Cinderella Boy by Kristina Meister

June 3, 2018

Declan is the perfect son who play video games and get good grades. But whenever his sister Delia leaves the house to meet up with friends, Declan is in her closet trying on dresses and shoes and loving every minute of it. Eventually Declan is caught but instead of being judged Delia transforms Declan into her mysterious cousin Layla and drags him to the party of the year, hosted by Carter, the most popular boy in school. When Carter meets Layla, he fumbles to charm her. He adores her sense of humor and her poise. But when she vanishes in the middle of the night, he’s left confused and determined to solve the mystery of who she is.

This book is a basically a mix between Cinderella (surprise, surprise) and The Danish Girl. We switch between Declan and Carter’s perspective as they become more and more entangled in their relationship – and the lie that is Layla. It works really well since we get to see both sides of the story and feel more empathy for both of them. Meister has done an amazing job at setting up the parallels between Declan in his biological skin, where he feels awkward and in costume, and Declan as “Layla” where he feels comfortable and confident enough to shine.
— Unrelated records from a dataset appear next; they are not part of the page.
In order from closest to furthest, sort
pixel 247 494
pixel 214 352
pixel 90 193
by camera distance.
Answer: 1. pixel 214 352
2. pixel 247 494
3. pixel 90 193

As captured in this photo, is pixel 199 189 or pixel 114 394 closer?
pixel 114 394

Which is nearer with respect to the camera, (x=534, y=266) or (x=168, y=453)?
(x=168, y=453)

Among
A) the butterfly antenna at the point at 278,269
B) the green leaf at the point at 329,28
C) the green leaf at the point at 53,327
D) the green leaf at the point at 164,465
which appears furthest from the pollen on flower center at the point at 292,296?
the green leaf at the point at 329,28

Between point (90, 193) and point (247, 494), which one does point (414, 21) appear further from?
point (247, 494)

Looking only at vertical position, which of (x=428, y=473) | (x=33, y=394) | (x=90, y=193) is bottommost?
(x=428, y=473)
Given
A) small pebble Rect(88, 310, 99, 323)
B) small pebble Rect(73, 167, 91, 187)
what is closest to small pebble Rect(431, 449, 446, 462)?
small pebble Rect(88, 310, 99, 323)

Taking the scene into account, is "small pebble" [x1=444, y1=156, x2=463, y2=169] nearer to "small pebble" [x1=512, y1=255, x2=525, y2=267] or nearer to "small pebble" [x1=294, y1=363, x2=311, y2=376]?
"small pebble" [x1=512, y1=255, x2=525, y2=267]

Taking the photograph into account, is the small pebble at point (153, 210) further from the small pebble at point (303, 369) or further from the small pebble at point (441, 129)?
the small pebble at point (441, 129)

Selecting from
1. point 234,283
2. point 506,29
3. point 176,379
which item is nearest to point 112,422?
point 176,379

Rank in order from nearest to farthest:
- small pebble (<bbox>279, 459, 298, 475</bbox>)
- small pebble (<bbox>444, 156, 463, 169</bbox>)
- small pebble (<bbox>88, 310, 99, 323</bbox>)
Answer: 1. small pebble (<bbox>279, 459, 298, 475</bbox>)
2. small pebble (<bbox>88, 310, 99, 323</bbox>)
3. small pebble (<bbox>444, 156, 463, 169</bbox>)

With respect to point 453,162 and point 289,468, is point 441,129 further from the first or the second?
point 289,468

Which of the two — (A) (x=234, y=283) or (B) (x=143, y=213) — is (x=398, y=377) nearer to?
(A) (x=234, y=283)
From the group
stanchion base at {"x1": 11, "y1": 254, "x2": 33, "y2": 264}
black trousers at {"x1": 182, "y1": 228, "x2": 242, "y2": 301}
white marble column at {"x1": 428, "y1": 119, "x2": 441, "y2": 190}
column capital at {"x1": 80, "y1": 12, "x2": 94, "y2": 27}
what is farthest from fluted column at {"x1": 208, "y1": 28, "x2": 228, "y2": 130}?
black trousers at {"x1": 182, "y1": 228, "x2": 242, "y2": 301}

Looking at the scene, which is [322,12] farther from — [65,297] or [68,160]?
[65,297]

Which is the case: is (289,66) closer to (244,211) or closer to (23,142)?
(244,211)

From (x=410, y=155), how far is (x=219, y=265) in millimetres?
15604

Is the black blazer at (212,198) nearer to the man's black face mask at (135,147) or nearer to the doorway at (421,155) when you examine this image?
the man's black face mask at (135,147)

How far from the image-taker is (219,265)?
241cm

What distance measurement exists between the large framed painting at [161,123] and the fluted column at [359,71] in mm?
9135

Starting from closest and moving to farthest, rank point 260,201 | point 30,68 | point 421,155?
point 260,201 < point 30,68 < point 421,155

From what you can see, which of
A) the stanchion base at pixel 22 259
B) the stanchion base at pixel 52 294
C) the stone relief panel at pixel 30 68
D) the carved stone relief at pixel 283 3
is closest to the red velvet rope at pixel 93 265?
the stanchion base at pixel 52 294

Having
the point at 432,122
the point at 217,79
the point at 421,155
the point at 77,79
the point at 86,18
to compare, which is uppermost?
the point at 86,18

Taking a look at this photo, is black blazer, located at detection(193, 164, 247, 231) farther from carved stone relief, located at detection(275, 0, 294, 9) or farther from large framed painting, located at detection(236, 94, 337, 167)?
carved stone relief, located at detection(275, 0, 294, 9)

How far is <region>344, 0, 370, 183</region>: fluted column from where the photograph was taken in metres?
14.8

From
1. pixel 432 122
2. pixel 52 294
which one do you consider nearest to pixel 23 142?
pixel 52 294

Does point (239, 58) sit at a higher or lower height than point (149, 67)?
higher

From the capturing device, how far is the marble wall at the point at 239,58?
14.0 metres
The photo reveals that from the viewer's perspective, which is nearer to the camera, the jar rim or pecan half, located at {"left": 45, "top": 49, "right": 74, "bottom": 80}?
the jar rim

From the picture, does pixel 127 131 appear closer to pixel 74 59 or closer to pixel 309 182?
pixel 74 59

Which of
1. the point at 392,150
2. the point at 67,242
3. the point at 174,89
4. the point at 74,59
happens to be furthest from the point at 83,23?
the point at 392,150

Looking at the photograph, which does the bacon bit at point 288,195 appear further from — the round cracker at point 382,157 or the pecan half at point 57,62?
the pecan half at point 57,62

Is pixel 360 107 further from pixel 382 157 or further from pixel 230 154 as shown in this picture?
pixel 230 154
My only problem with “Layla” is that she is a self-proclaimed expert on being a girl after only a few days of actually living a girl’s life. She give Carter’s friends deep insight in what girls really want and the pains they go through and I have to say, I felt slightly triggered. I have nothing but respect for guys like Declan who just wants to feel comfortable in their skin, but I just don’t think it’s realistic for him to give advice on a girl’s struggle after such a short time. In general, there were a few long dialogues about society, gender and love throughout the book that felt more like conversations between 30+ friends. Not that I didn’t agree with some of it, but I honestly don’t buy that high school teens has life all figured out at that stage.

I think I ended up sounding more negative than intended because I actually did like the book! It was a fun plot with a twist and the serious topics were kept in a light tone. I recommend it for anyone who would like a modern retelling of Cinderella or just an interesting LGBQT summer read!

Thank you NetGalley for the opportunity to receive and review this copy of Cinderella Boy!